Of course, in terms of the percentage, it’s quite a bit lower, since what that means is that I’m paying the same amount on a higher income, which shows a certain regressivity in the total tax structure. The spending accounts I named are important because, at least in the instance of the Health Care account, there’s a large element of choice in how much you put in (if you have children and you have to pay for day care, the Dependent Care account is pretty much a no-brainer) and of course it’s easier to contribute more if you make more.
But, the point about total tax take is a good one.

:eek: Remind me not to move to New Jersey (or you have a very expensive house).

And if you have a lot of deductions, you’ll need to look out for the AMT. The projections are that a lot of upper-medium income people will be hit in the next few years, particularly if they have a lot of deductions.

I agree that the health and day care accounts help, particularly because the contributions are taken straight off gross salary.

So, I do agree that there are some ways to reduce taxes that it is easier for better off people to use (and I would abolish tax relief on mortgage interest, personally - I don’t see why the government should enforce income redistribution from non-homeowners to homeowners). My main purpose in intervening in the thread was to counteract the common myth being propagated by other posters that “the rich don’t pay taxes.” “The rich” pay taxes, and they pay more than anyone else.
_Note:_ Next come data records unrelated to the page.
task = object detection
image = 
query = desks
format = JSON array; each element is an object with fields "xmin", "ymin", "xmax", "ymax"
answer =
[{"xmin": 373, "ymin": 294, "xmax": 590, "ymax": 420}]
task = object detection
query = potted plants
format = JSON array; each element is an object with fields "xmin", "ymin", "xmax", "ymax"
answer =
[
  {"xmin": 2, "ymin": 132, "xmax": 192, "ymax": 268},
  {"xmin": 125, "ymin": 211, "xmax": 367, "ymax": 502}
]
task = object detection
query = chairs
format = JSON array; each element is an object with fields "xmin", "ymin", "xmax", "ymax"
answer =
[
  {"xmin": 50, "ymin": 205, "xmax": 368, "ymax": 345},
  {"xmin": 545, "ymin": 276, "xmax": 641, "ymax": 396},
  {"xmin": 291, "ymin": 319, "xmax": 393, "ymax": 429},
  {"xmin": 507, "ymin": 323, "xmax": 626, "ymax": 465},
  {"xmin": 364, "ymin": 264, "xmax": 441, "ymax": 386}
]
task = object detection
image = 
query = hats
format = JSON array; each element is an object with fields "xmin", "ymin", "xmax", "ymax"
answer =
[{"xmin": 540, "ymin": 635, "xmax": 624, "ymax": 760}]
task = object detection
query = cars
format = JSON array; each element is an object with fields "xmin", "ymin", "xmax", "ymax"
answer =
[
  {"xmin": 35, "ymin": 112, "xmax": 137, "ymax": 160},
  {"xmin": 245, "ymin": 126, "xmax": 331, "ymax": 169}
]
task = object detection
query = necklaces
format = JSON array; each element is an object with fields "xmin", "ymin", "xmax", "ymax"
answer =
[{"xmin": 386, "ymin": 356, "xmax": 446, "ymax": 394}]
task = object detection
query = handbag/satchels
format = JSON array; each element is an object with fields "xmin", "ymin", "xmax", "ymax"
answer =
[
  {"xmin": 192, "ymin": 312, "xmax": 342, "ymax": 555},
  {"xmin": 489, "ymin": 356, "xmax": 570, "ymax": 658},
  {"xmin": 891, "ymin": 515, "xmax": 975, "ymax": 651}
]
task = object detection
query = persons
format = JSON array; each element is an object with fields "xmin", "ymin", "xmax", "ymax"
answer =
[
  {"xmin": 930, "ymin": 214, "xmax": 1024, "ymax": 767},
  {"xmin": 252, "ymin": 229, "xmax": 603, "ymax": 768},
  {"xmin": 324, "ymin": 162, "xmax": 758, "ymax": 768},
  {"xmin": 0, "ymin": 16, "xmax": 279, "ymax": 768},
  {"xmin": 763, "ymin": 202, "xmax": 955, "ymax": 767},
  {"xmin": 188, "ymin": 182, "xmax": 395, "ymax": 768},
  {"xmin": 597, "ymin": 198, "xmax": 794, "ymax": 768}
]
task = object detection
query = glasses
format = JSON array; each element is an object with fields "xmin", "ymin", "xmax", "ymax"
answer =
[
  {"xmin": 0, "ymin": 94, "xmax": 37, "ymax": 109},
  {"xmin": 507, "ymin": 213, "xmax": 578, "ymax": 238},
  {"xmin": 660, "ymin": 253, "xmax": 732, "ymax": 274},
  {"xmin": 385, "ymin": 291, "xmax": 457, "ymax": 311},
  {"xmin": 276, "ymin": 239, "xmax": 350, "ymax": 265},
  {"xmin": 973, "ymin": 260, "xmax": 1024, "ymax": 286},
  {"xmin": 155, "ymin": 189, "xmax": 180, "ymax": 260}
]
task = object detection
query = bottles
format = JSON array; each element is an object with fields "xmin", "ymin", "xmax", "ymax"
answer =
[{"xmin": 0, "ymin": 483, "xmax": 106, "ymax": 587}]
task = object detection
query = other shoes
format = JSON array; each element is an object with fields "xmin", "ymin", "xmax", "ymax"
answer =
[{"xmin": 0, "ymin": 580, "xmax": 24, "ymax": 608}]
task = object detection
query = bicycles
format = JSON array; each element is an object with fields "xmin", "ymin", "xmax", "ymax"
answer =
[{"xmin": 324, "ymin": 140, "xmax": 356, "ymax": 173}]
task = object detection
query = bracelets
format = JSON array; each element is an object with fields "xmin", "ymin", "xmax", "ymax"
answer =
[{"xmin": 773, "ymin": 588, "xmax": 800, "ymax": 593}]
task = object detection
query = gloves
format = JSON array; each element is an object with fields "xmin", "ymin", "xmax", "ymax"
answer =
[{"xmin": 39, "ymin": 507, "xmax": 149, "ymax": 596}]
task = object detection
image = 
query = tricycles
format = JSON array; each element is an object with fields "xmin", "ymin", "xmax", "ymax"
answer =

Depends on the type of option.

If they’re non-qualified, the gain is ordinary income. For example, you have 20,000 options granted at $10. You exercise at $20. You now have $200,000 of ordinary income subject to income and payroll taxes. It doesn’t matter whether you went straight to cash or kept the gain as stock.

If they’re incentive and you keep the gain as stock and you hold the stock long enough after exercise (1 year after exercise), you pay capital gains rates.

Actually, NJ’s nice. We even have tulip trees up here (which I know is a common tree down there, 'cause my sister lives in Georgia).
However, the housing is expensive, and the taxes are high. Salaries for jobs like mine are correspondingly higher, of course, but it’s still tough to afford things around here.
Question re the AMT (I can never seem to get any decent info on that thing): are they limiting both adjustments & deductions or just deductions? It’s tough to strategize if you don’t know this kind of thing.

Here’s a link on things that can cause AMT to kick in. I mentioned AMT because of your reference to property taxes (and high NJ taxes). Neither of these count as deductions when calculating tax liability under AMT. And here is an article from Fortune.

Interesting. You start, on the AMT form, at line 36 or line 39 of the 1040, which is either your adjusted gross income or your AGI minus deductions. Then they’ve got a bunch of things to add back, none of which are adjustments. So that means even under the AMT there’s no limit on how much you can put into a 401k, Health or Dependent Care Spending Account, or towards paying for your portion of employer provided health insurance, other than what the regularly published limits are. Which means the more adjustments you can take, the less the chance that the AMT will strike you. Which is fine with me.